§ **EXERCISE PASSAGE**
▽
Posted on 06/17/2023 3:52:18 AM PDT by FarCenter

TOKYO -- Office demand has fallen around the world as more people work from home and businesses accelerate job cuts to cope with slow growth. At the end of March, vacancy rates hit the highest levels since the global financial crisis of 2008 in 10 of 17 major cities.

It is not just office space that has seen weak demand but hotels and other commercial facilities are also facing declines in operating rates. This raises concern about the likelihood of financial instability caused by soured real estate loans.

...

The vacancy rate in the San Francisco area neared 20% at the end of March, according to CBRE, a commercial real estate service provider. The market has been buoyed by IT companies, such as Salesforce and Twitter (now X Corp), but demand has been on the decline since autumn 2022 as many IT companies slashed workforce amid slow growth.

The office market is in the doldrums outside the U.S. as well. The ratio of vacancies to available rental space in Hong Kong has risen above 15% to a record high, as mainland Chinese companies cut back on office space and U.S. and European businesses moved to Singapore and other places. The vacancy rate in Tokyo is lower than elsewhere but is nearing 5%, a level seen as the threshold between expansion and contraction.
△
§ **THE DATA**
▽
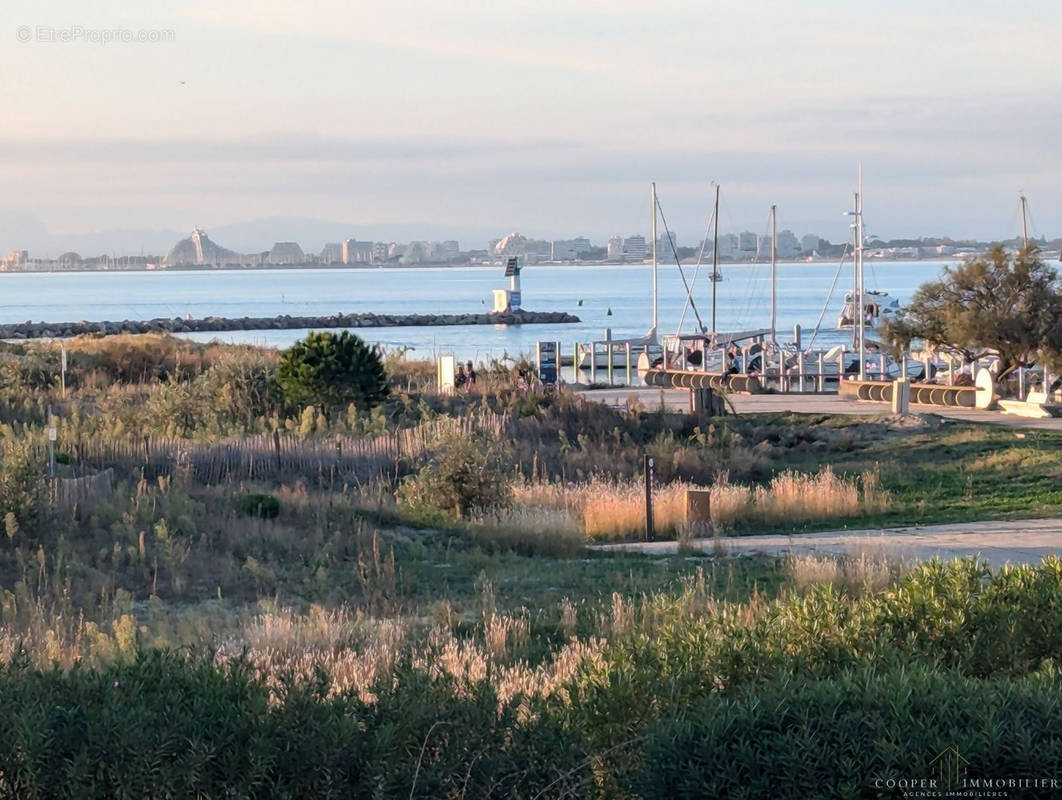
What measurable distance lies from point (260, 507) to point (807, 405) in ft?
65.5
△
§ **CHECK YOUR UNDERSTANDING**
a – Rewrite the office vacancy article from "The vacancy rate in the" to "expansion and contraction.", replacing "doldrums" with "slump".
b – Continue the office vacancy article from the point where it stops.

§ **ANSWER SET**
a –
The vacancy rate in the San Francisco area neared 20% at the end of March, according to CBRE, a commercial real estate service provider. The market has been buoyed by IT companies, such as Salesforce and Twitter (now X Corp), but demand has been on the decline since autumn 2022 as many IT companies slashed workforce amid slow growth.

The office market is in the slump outside the U.S. as well. The ratio of vacancies to available rental space in Hong Kong has risen above 15% to a record high, as mainland Chinese companies cut back on office space and U.S. and European businesses moved to Singapore and other places. The vacancy rate in Tokyo is lower than elsewhere but is nearing 5%, a level seen as the threshold between expansion and contraction.

b –
Worldwide, the office vacancy rate came to 12.9% at the end of March, a touch below the 13.1% posted in the 2009-2010 period following the global financial crisis, according to CBRE. With less foot traffic in city centers, shopping malls, hotels and other commercial facilities have all posted declines in operating rates.

...

The outstanding balance of loans extended by U.S. commercial banks to owners of office and other commercial facilities has reached nearly $3 trillion, 70% of which are from small and midsize lenders. Midsize banks, awash in cash created by monetary easing, poured the money into commercial real estate. The growing collateral value of property also whetted their appetite.

But excessive real estate lending could drive banks to the wall. Prices of U.S. commercial properties fell 15.3% in April from a year earlier, the largest drop since September 2009, according to U.S. research company Green Street. Many properties have become less profitable as tenants moved out, while it has become costlier for businesses to raise new funds.

When it is difficult for real estate owners to refinance debt, they have to sell holdings, further driving down the prices and collateral value of properties and making it harder for lenders to recover their loans. This could become a major management issue and make banks more reluctant to offer new loans -- a scenario regulators fear the most, as it would hamper the economy.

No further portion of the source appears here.